3.2.2. 6100 sayılı Hukuk Muhakemeleri Kanunu’nun (HMK) 125. maddesi ise “Davanın açılmasından sonra, davalı taraf, dava konusunu üçüncü bir kişiye devrederse, davacı aşağıdaki yetkilerden birini kullanabilir: a) İsterse, devreden tarafla olan davasından vazgeçerek, dava konusunu devralmış olan kişiye karşı davaya devam eder. Bu takdirde dava davacı lehine sonuçlanırsa, dava konusunu devreden ve devralan yargılama giderlerinden müteselsilen sorumlu olur. b) İsterse, davasını devreden taraf hakkında tazminat davasına dönüştürür. (2) Davanın açılmasından sonra, dava konusu davacı tarafından devredilecek olursa, devralmış olan kişi, görülmekte olan davada davacı yerine geçer ve dava kaldığı yerden itibaren devam eder. Bu takdirde dava davacı aleyhine sonuçlanırsa, dava konusunu devreden ve devralan yargılama giderlerinden müteselsilen sorumlu olur.” hükmünü düzenlemektedir.
3.3. Değerlendirme
3.3.1. Dosya içeriğine, toplanan delillere, hükmün dayandığı yasal ve hukuksal gerekçeye, delillerin takdirinde bir isabetsizlik bulunmamasına ve yazılı şekilde karar verilmesinde kural olarak bir isabetsizlik yoktur. Davalının aşağıdaki bent kapsamı dışında kalan temyiz itirazlarının reddine.

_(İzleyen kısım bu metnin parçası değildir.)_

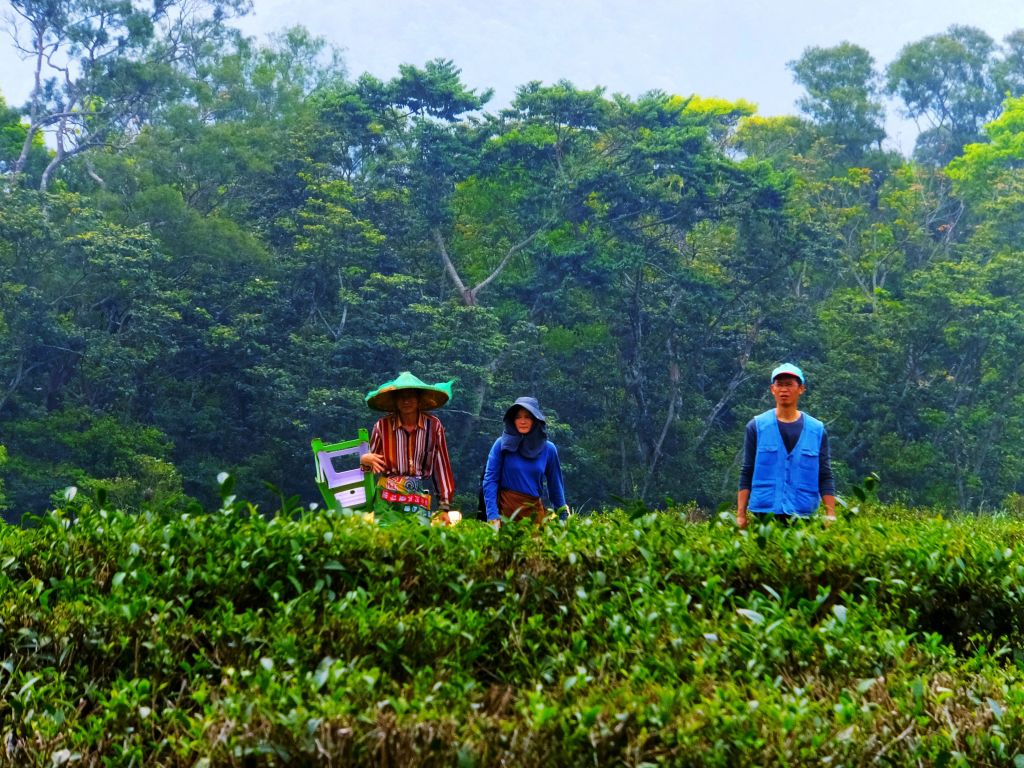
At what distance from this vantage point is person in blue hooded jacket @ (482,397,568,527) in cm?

3.3.2. Somut olayda, 30/04/2019 tarihli şüyulandırma işlemi ile dava konusu 3959 parsel sayılı taşınmazın 1.448,35 m2 alana sahip 11615 ada 2 parsel ile 22,74 m2 alana sahip 7139 ada 3 parsel sayılı taşınmazlara ayrıldığı ve taşınmazların davalı adına tescil edildiği, bu taşınmazlardan 3 parsel sayılı olanın davalı tarafından 20/05/2019 tarihinde dava dışı … …’ya, …’in de taşınmazı 03/12/2019 tarihinde dava dışı … adlı şirkete satış suretiyle temlik ettiği, eldeki davanın 16/10/2017 tarihinde açıldığı gözetildiğinde, yargılama aşamasında el değiştiren dava konusu 3 parsel sayılı taşınmaz yönünden HMK’nın 125. maddesi gereğince davacıya seçimlik hakkı sorulmadan sonuca gidilmesi doğru değildir.
VI. SONUÇ
Davalı vekilinin değinilen yön itibariyle yerinde bulunan temyiz itirazlarının kabulü ile 6100 sayılı Hukuk Muhakemeleri Kanunu’nun 373/1. maddesi uyarınca Bursa Bölge Adliye Mahkemesi 1. Hukuk Dairesi kararının ORTADAN KALDIRILMASINA, İlk Derece Mahkemesi kararının yukarıda yazılı nedenlerden dolayı 6100 sayılı HMK’nın 371/1-a maddesi uyarınca BOZULMASINA, dosyanın kararı veren Bursa 6. Asliye Hukuk Mahkemesine gönderilmesine, kararın bir örneğinin Bursa Bölge Adliye Mahkemesi 1. Hukuk Dairesine gönderilmesine, alınan peşin harcın temyiz edene geri verilmesine, 01/03/2022 tarihinde kesin olmak üzere oybirliğiyle karar verildi.